TL;DR
DeepVideoMVS introduces a real-time multi-view stereo method for video that leverages recurrent spatio-temporal fusion with ConvLSTM to improve depth prediction accuracy while maintaining efficiency.
Contribution
It extends existing multi-view stereo models with a ConvLSTM-based temporal fusion mechanism that accounts for viewpoint changes, enhancing depth prediction in video streams.
Findings
Outperforms state-of-the-art methods on indoor scenes
Maintains real-time performance
Significantly improves depth accuracy
Abstract
We propose an online multi-view depth prediction approach on posed video streams, where the scene geometry information computed in the previous time steps is propagated to the current time step in an efficient and geometrically plausible way.
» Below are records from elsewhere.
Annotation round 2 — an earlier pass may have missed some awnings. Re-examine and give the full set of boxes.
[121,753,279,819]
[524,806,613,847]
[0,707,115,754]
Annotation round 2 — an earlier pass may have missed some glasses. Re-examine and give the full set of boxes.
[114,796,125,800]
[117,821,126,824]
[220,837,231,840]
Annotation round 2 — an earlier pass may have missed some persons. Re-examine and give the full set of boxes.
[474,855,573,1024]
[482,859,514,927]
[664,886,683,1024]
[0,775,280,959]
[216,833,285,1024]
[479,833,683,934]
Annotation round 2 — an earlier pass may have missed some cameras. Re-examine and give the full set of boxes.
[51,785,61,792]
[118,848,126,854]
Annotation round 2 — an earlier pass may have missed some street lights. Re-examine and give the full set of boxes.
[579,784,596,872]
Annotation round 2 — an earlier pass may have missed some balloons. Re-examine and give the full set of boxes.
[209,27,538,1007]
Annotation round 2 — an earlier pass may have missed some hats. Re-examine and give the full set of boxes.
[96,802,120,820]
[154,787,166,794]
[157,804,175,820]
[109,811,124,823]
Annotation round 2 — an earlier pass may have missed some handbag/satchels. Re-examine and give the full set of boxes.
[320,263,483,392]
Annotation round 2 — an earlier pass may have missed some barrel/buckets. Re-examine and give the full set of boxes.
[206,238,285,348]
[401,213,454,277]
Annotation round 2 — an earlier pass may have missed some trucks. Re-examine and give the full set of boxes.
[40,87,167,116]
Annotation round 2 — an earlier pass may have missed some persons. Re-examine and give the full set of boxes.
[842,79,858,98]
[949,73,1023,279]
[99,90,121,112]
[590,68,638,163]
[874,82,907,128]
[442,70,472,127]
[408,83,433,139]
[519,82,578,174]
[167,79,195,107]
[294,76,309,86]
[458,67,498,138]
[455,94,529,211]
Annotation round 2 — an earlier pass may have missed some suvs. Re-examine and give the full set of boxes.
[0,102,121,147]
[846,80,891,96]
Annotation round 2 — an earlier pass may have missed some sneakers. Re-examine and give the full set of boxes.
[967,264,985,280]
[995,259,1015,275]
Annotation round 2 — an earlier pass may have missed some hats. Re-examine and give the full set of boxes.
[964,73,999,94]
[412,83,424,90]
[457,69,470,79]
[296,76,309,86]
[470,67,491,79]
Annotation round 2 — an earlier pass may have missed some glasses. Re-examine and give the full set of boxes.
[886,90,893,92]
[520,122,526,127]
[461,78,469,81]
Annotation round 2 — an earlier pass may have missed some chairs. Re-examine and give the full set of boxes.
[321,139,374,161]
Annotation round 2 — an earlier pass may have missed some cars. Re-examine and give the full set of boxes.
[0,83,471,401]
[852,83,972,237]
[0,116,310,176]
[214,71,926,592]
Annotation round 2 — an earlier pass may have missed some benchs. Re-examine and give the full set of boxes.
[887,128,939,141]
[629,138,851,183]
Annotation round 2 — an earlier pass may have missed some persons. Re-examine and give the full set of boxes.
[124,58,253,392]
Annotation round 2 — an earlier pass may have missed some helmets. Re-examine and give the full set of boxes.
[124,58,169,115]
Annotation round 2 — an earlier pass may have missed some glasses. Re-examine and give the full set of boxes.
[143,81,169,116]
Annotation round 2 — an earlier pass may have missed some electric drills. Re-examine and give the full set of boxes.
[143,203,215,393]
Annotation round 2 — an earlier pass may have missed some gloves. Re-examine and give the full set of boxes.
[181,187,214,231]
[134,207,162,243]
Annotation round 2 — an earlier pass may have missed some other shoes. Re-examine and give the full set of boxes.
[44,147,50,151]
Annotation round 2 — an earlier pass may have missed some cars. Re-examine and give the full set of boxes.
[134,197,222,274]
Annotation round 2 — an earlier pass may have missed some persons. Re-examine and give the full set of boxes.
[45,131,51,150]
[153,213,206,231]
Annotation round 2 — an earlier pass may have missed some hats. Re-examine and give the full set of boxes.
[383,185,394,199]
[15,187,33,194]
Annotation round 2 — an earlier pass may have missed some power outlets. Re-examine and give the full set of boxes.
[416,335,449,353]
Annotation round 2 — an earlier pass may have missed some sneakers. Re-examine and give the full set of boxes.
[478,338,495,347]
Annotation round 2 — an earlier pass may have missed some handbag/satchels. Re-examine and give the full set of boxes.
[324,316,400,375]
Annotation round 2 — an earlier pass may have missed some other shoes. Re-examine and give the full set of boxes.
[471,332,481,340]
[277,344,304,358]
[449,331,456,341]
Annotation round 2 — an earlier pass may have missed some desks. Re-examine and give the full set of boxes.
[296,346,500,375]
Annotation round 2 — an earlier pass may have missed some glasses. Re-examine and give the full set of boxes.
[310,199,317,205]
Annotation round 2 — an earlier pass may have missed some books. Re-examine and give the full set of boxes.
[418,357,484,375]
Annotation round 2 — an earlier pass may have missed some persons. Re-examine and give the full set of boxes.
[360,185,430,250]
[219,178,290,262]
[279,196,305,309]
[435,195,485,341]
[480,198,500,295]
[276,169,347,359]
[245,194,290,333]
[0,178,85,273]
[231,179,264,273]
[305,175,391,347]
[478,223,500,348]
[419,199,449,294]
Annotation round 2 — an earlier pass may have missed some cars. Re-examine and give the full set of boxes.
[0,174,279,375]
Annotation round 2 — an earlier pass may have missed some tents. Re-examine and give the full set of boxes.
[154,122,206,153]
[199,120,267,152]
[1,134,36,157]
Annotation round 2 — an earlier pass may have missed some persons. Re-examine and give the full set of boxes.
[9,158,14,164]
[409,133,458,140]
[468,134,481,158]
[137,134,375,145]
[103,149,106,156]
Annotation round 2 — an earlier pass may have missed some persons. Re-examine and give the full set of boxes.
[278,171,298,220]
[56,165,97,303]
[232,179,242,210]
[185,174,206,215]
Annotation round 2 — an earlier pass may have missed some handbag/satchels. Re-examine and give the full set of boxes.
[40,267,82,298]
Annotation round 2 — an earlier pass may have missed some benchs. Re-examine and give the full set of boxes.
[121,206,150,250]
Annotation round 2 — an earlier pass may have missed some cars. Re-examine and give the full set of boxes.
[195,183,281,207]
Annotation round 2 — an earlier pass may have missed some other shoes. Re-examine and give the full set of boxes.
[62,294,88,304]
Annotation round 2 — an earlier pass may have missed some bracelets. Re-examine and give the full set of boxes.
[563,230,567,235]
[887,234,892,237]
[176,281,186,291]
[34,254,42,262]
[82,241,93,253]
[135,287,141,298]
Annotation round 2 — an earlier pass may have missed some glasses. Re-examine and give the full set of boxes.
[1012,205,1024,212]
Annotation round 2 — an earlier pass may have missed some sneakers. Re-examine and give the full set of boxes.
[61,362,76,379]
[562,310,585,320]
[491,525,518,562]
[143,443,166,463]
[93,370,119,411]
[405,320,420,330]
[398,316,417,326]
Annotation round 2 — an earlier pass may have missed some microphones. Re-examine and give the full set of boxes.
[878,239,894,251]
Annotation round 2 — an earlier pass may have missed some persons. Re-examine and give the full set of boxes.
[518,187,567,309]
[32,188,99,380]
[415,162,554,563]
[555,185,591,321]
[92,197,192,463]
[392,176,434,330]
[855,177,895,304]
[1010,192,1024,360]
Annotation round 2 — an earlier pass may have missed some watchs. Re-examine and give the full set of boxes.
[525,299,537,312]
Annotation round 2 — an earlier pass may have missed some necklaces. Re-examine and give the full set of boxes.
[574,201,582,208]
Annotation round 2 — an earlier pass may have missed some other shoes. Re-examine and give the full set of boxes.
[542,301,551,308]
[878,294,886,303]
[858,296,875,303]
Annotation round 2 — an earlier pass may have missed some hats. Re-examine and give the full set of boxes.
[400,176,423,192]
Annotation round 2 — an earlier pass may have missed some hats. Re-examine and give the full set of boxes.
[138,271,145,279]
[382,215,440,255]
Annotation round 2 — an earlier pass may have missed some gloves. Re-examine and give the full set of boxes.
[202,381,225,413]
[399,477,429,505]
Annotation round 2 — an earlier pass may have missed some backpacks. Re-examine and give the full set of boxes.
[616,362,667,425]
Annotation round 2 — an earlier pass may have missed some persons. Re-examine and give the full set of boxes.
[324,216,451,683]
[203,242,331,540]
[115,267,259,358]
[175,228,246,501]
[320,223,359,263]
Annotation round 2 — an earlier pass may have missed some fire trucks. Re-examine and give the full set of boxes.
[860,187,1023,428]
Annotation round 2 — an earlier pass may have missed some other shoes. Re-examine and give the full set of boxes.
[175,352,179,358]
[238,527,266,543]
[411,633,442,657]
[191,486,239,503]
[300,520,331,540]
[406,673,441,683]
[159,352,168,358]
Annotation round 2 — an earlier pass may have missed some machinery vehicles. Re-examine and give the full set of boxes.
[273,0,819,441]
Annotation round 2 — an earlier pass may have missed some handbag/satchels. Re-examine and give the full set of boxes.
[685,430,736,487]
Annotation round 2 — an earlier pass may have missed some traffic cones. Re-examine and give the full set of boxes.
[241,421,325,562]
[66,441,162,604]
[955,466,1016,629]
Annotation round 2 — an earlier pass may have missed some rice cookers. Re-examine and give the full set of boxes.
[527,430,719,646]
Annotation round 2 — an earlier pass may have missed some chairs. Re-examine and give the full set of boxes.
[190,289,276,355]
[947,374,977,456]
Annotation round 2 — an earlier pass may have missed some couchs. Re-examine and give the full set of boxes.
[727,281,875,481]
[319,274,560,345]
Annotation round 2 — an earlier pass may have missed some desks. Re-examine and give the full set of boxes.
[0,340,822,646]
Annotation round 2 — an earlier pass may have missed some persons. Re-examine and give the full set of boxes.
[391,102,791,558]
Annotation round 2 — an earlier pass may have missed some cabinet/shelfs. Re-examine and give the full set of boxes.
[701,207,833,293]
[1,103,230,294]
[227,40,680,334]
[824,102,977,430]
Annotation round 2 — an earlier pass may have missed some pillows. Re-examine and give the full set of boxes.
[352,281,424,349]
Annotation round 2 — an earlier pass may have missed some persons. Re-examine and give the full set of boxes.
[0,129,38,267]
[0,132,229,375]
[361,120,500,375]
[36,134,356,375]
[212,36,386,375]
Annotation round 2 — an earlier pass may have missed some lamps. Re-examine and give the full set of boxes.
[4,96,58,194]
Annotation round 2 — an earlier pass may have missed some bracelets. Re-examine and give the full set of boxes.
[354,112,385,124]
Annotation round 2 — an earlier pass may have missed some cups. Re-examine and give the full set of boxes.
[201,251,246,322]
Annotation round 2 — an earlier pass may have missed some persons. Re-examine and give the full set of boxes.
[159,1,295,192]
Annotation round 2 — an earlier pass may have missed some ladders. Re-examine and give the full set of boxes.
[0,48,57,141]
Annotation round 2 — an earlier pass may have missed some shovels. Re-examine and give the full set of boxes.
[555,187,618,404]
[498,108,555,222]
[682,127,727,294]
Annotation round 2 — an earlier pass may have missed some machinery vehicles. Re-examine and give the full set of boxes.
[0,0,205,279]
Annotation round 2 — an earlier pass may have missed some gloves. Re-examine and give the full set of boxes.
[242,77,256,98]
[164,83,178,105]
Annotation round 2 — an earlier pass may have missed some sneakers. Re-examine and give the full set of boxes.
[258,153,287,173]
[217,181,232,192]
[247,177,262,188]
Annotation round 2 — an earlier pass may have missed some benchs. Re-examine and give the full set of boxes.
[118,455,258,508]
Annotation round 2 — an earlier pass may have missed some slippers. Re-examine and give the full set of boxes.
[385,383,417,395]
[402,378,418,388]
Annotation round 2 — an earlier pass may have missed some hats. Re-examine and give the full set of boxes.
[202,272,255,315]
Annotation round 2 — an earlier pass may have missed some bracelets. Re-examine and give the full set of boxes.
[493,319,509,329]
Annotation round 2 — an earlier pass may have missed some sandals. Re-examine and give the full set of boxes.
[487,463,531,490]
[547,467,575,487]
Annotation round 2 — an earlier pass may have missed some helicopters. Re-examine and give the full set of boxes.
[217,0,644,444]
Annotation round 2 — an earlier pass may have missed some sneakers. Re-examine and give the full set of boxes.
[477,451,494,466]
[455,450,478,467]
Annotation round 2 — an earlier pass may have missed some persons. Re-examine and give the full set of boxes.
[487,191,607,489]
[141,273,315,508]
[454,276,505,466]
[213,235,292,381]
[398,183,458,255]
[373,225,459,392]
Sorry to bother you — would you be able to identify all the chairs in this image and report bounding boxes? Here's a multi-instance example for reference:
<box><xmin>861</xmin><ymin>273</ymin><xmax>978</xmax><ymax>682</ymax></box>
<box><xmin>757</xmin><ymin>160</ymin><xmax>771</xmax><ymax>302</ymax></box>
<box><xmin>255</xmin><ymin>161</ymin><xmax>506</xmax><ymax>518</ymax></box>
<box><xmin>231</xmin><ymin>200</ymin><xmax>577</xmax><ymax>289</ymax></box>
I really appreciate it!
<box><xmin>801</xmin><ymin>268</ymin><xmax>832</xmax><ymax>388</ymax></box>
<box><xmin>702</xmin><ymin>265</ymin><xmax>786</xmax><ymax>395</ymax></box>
The backbone of our approach is a real-time capable, lightweight encoder-decoder that relies on cost volumes computed from pairs of images. We extend it by placing a ConvLSTM cell at the bottleneck layer, which compresses an arbitrary amount of past information in its states. The novelty lies in propagating the hidden state of the cell by accounting for the viewpoint changes between time steps. At a given time step, we warp the previous hidden state into the current camera plane using the previous depth prediction. Our extension brings only a small overhead of computation time and memory consumption, while improving the depth predictions…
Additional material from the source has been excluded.